For an example and additional information on importing data objects, see "Identifying Data Sources and Importing Metadata".
For the metadata you imported, profile its corresponding data. (Optional)
Before continuing to the next step, consider using the data profiling option to ensure data quality as described in "Understanding Data Quality Management".
Data can only be transformed into actionable information when you are confident of its reliability. Before you load data into your target system, you must first understand the structure and the meaning of your data, and then assess the quality.
Consider using the data profiling option to better understand the quality of your source data. Next, correct the source data and establish a means to detect and correct errors that may arise in future loads. For more information, on data profiling and data quality, see "Understanding Data Quality Management".
Create and design the data objects for the Oracle target module.
In previous steps, you may have already imported existing target objects. For new target objects, design any of the dimensional or relational objects listed in Table 13-1.
To create data objects, you can either start the appropriate wizard or use the Data Object Editor. To use a wizard, right-click the node for the desired object and select New. After using a wizard, you may want to modify the object in the editor. In that case, right-click the object and select Open Editor.

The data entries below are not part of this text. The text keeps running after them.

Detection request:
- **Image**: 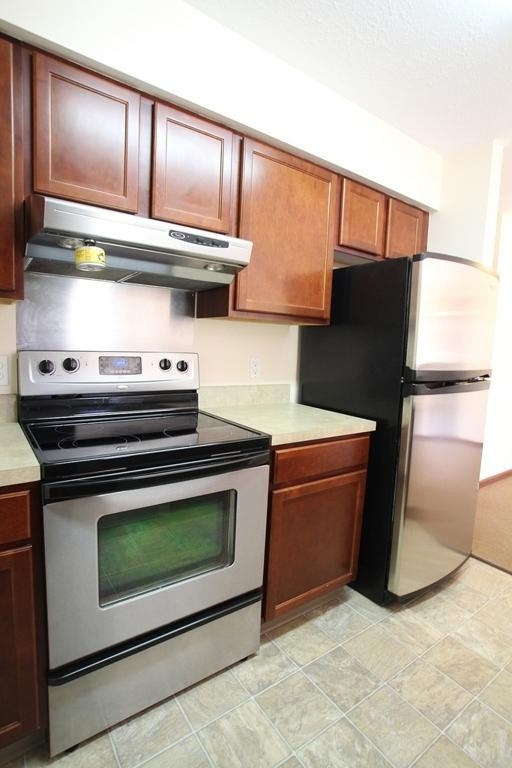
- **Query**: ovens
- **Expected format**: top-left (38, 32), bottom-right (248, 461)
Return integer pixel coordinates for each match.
top-left (30, 446), bottom-right (276, 760)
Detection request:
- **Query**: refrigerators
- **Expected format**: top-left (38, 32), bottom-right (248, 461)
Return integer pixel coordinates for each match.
top-left (298, 254), bottom-right (499, 608)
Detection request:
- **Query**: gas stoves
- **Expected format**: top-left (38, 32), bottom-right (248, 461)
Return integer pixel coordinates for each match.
top-left (15, 348), bottom-right (273, 483)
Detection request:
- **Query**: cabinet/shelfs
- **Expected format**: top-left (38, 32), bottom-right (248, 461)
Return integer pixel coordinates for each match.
top-left (194, 100), bottom-right (336, 327)
top-left (0, 422), bottom-right (40, 768)
top-left (0, 19), bottom-right (26, 301)
top-left (207, 402), bottom-right (377, 637)
top-left (335, 165), bottom-right (430, 261)
top-left (23, 24), bottom-right (237, 235)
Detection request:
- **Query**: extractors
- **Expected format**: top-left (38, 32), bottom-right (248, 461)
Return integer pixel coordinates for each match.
top-left (22, 193), bottom-right (254, 293)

For additional information, see "Designing the Target Schema".
As you design objects, be sure to frequently validate the design objects.
You can validate objects as you create them, or validate a group of objects together. In the Project Explorer, select one or more objects or modules, then click the Validate icon.
Examine the messages in the Validation Results window. Correct any errors and try validating again.
To redisplay the most recent validation results at a later time, select Validation Messages from the View menu.
For additional information, see "Validating Data Objects".
Configure the data objects.
Configuring data objects sets the physical properties of the object. You must not generate and deploy data objects without specifying the physical property values.
When you create data objects, Warehouse Builder assigns default configuration property values based on the type of object. In most cases, these default values are appropriate. You can edit and modify the configuration property values of objects according to your requirement. For example, you configure a table to specify the name of the tablespace in which it is created.
To configure a data object, select the data object in the Project Explorer and click the Configure icon. Or right-click the data object in the Project Explorer and select Configure.
When satisfied with the design of the target objects, generate the code.
Generation produces a DDL or PL/SQL script to be used in subsequent steps to create the data objects in the target schema. For more information about generation, see "Generating Data Objects".
In the Data Object Editor, you can generate code for a single object by clicking the Generate icon.
In the Project Explorer, select one or more objects or modules, then click the Generate icon. Examine the messages in the Generation Results window. To redisplay the most recent generation results at a later time, select Generated Scripts from the View menu.
You can save the generated script as a file and optionally deploy it outside Warehouse Builder.
Design mappings that define the flow of data from a source to target objects.
In the Project Explorer, expand the Oracle target module, right-click the Mappings node and select New.
The Mapping Editor enables you to define the flow of data visually. You can drag-and-drop operators onto the canvas, and draw lines that connect the operators. Operators represent both data objects and functions such as filtering, aggregating, and so on.
Follow the Instructions for Defining Mappings, concluding with generating the code for the mapping.
To manage dependencies between mappings, see "Designing Process Flows".
Recall that deployment is the process of copying the relevant metadata and code you generated in the Design Center to a target schema. This step is necessary to enable the target schema to execute ETL logic such as mappings.
To deploy and execute, complete the following steps:
Deploy objects from either the Design Center or Control Center Manager.
In this step, you define the objects in the target schema. You need do this only once.
The simplest approach is to deploy directly from the Design Center by selecting an object and clicking the Deploy icon. In this case, Warehouse Builder deploys the objects with the default deployment settings.
Alternatively, if you want more control and feedback on how Warehouse Builder deploys objects, from the Design Center menu select Tools, then Control Center Manager.
Whether you deploy objects from the Design Center or the Control Center Manager, be sure to deploy all associated objects. For example, when deploying a mapping, also deploy the target data objects such as tables that you defined and any associated process flows or other mappings.
For more information, see "Deploying to Target Schemas and Executing ETL Logic".
Execute the ETL logic to populate the target warehouse.
In this step, you move data for the first time. Repeat this step each time you want to refresh the target with new data.
You have two options for executing the ETL logic in mappings and process flows. You can create and deploy a schedule as described in "Process for Defining and Using Schedules". Or you can execute jobs manually as described in "Starting ETL Jobs".
It is essential to ensure the quality of data entering your data warehouse over time. Data auditors enable you to monitor the quality of incoming data by validating incoming data against a set of data rules and determining if the data confirms to the business rules defined for your data warehouse. For more information about data auditors and data rules, see "Understanding Data Quality Management".
Although the Control Center Manager displays histories for both deployment and execution, the Repository Browser is the preferred interface for monitoring and reporting on Warehouse Builder operations. For more information, see "Auditing Deployments and Executions"